O Paradoxo Humano: Primitivismo em Plena Era Digital?
Apesar de toda a velocidade e inovação que marcam a era digital, uma reflexão incômoda persiste: será que, no fundo, ainda somos movidos por instintos primitivos?
Observamos o homem que, com o olhar, persegue o corpo alheio na rua; as brigas por motivos banais que eclodem em qualquer esquina; a busca desenfreada por status material que eleva uns e rebaixa outros.
Sexo, violência, disputa por hierarquia – esses traços, tão presentes em nossa sociedade, não seriam as mesmas características que definem qualquer espécie animal na natureza?
Em pleno século XXI, com avanços tecnológicos que mal conseguimos acompanhar, o que realmente nos define como sociedade?
Se olharmos para dentro, somos forçados a admitir: agimos, muitas vezes, como um bando de animais. Brigamos por território, por parceiros, por posição na matilha.

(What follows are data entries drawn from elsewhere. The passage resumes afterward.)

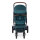 Easywalker Kinderwagen+ Babywanne Harvey⁵ Premium 2 in 1 Set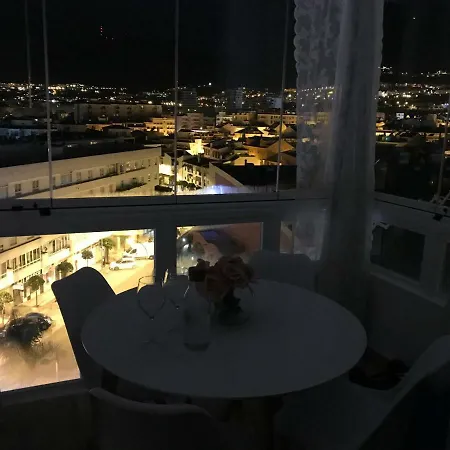 ホテル Apartamento Edificio Agata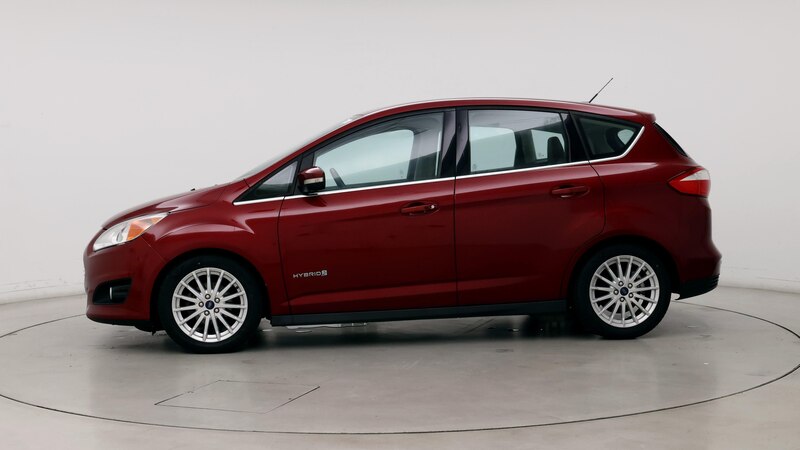 2016 Ford C-Max SEL 3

Pensamos ser seres evoluídos, uma raça excepcional e única, mas parece que ainda estamos presos às características mais intrínsecas do reino animal.
Naturalmente, alguns estudiosos apontarão para os gânglios basais – estruturas cerebrais primitivas, presentes em nós e em nossos ancestrais animais, que influenciam boa parte de nossos comportamentos.
Outros, menos acadêmicos, podem até argumentar que somos, sim, animais e que não há problema em seguir esses impulsos.
Contudo, ignoramos uma verdade fundamental: nosso cérebro desenvolveu uma camada superior, que nos oferece a capacidade de escolher se vamos ou não ceder a esses instintos primários.
Diante de um mundo repleto de possibilidades, expandido exponencialmente pela internet, o que nos consome?
Ainda nos vemos presos à pornografia, à violência gratuita e à ostentação vazia. Não temos algo mais relevante a fazer?
Passamos tempo discutindo se o homem deve ou não lavar a louça, se duas pessoas do mesmo sexo, que nem conhecemos, podem se casar, ou se a artista do clipe agiu bem ou mal ao se beijar com várias pessoas.
Essas são apenas as discussões que vêm à tona; mal podemos imaginar o que mais drena a atenção coletiva.
É um paradoxo: pela primeira vez na história, possuímos computadores capazes de oferecer diagnósticos médicos mais precisos que os próprios profissionais.
Pela primeira vez, produzimos alimento em quantidade suficiente para nutrir cada ser humano no planeta. Pela primeira vez, temos tecnologia avançada para garantir luz e água para todos.
E o que fazemos com isso? O homem comum, muitas vezes, gasta seu precioso tempo e recursos com bebidas caras, endividando-se, enquanto as maiores fortunas do país vêm da indústria de bebidas ou do setor financeiro.
Ou nos perdemos em maratonas de séries e discussões sobre qual é a melhor. Não se trata de negar o entretenimento, mas de questionar: será que estamos direcionando toda a nossa vida para isso?
Que tipo de ser humano somos? Ainda somos seres que consomem tempo e energia com futilidades?
Será que, independentemente das oportunidades de aprimoramento para nós e para o nosso planeta, continuaremos a agir como animais?
Será que uma vida de 60 anos não nos oferece sabedoria suficiente para transcender nosso lado primitivo e buscar prazer em algo além de um corpo alheio? Manteremos discussões banais em vez de perseguir nossa evolução?
Tenho convicção de que o caminho para essa evolução não reside em mais penas ou leis rígidas, mas sim em algo que vale a pena lutar incessantemente: a expansão da consciência.
Sociedades corruptas podem criar todas as leis e punições imagináveis e ainda assim permanecerão corruptas. Uma sociedade com indivíduos de consciência expandida sequer necessitaria de tais amarras.
Quando nós, como indivíduos, buscarmos fielmente a expansão da consciência; quando iniciarmos a jornada do autoconhecimento e compreendermos nosso funcionamento interno;
Quando tivermos uma noção clara do nosso potencial ilimitado e entendermos que sempre possuímos a capacidade de escolher como agir; quando assimilarmos nosso lado animal e percebermos que podemos, sim, evoluir – só então elevaremos nossa sociedade a um patamar superior de consciência.
Enquanto isso não acontece, a busca por essa expansão deve ser individual, e conto com você para somar a esse movimento.
Que possamos ser, cada um de nós, uma pessoa melhor.